Subject:      Re: K-2 = AFP-731 [aka Impending Launch of Stealth Spy Satellite??]
From:         John Pike <johnpike@fas.org>
Date:         1996/06/30
Message-Id:   <31D680E7.74F3@fas.org>
Newsgroups:   alt.politics.org.cia,sci.space.policy,sci.astro.amateur,rec.aviation.military

On 6/29/96 a correspondent wrote:
>Seems like if you are going stealth, it will have to be stealth from
>all directions. 
AFAIK the trick in aeronautical stealth [aka LO = low observability] has 
always been to optimize LO features in a fashion that is responsive to 
anticipated threat sensors. Space stealth would probably be no 
different.
As I have previously noted, Aero LO is mainly concerned with threats 
that are essentially horizontal to the vehicle, and secondarily with 
those that are below it. 
This is why one finds chines on some of these vehicles, and why vehicles 
such as TACIT BLUE < http://www.fas.org/irp/mystery/tacitblu.htm > have 
higher RCS features such as air inlets on their dorsal side.
At 1000x5000 km or thereabouts AFP-731 would be flying above all Russian 
IMINT birds, so space-to-space imaging would produce the same 
bewilderment as ground-to-space imaging. I am assuming, however, that 
the nature of the stealth concept here is to imperceptably blend the 
AFP-731 into a debris swarm, so that neither ground nor space based 
optical sensors ever even bother to look at the thing [this would 
probably be essential, since if someone did obtain a decent image of it 
I think that the game would be up, since its appearance would be even 
more distinctive than that of a regular KH -- it would clearly *not* be 
the piece of debris it was pretending to be].
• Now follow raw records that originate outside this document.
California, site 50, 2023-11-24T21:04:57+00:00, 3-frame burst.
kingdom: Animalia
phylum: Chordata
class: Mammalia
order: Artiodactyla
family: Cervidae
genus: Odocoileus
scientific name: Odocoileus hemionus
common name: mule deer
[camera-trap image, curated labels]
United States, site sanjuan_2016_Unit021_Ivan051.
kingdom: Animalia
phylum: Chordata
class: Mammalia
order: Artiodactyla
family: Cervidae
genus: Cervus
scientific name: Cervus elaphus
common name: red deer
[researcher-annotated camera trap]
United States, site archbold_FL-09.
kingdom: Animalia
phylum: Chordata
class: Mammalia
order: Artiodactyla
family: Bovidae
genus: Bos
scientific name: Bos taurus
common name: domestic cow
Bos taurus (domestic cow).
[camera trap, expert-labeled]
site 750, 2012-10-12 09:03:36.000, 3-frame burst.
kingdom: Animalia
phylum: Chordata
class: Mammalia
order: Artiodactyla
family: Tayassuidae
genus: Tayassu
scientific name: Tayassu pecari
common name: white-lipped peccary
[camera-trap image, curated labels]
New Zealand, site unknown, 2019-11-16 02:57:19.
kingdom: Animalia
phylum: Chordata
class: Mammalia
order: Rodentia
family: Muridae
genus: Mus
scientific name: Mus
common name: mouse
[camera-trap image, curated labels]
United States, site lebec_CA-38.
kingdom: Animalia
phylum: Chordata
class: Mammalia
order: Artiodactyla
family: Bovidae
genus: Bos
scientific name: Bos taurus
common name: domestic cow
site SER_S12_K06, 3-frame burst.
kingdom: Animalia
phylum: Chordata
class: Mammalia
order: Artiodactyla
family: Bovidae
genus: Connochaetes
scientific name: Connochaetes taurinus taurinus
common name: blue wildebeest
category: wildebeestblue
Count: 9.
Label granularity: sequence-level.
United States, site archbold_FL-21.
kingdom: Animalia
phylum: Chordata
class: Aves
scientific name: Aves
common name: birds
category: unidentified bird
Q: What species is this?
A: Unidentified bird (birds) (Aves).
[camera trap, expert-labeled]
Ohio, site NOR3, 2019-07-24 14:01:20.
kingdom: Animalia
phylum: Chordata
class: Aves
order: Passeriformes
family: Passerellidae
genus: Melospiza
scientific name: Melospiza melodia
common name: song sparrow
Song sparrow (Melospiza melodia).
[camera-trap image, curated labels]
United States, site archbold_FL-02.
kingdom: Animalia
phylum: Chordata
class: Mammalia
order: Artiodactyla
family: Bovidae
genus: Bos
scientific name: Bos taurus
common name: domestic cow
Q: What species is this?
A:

This is a fundamental difference between aero and space LO -- aero LO is 
operating in a sensor rich low-clutter environment, whereas space LO is 
facing a sensor poor high clutter environment. So aero LO pretty much 
has to just fall off the radar screen, whereas space LO just has to 
blend into the background clutter of debris [could this perhaps have 
something to do with the current great interest in space debris???? and 
interesting thought].
One of the problems with trying to make a spacecraft stealty is that it 
would seem that things that one might wish to do to reduce the radar 
signature, and certainly  things that one would wish to do to reduce the 
optical signature [paint it optical grey] would enhance the infrared 
signature, defeating the whole exercise.
The solution to this problem is obtained when it is realized that radar 
and optical [and IR] sensors are all *below* the spacecraft, and that 
[at present and for the foreseeable future] there just aren't any 
[non-US] sensors that would be looking down on the ventral side of such 
a [relatively] high-orbiting spacecraft. Thus to the extent that 
radar/IR/optical LO features increased the overall IR signature of the 
spacecraft, this additional waste heat could just be redirected away 
from Earth [and its prying eyes] towards deep space.
-- 
John Pike
Federation of American Scientists  http://www.fas.org/
 Public Eye                        http://www.fas.org/eye/
 Intelligence Reform Project       http://www.fas.org/irp/
 Space Policy Project              http://www.fas.org/spp/
Indeed I tremble for my country when I reflect that God is just.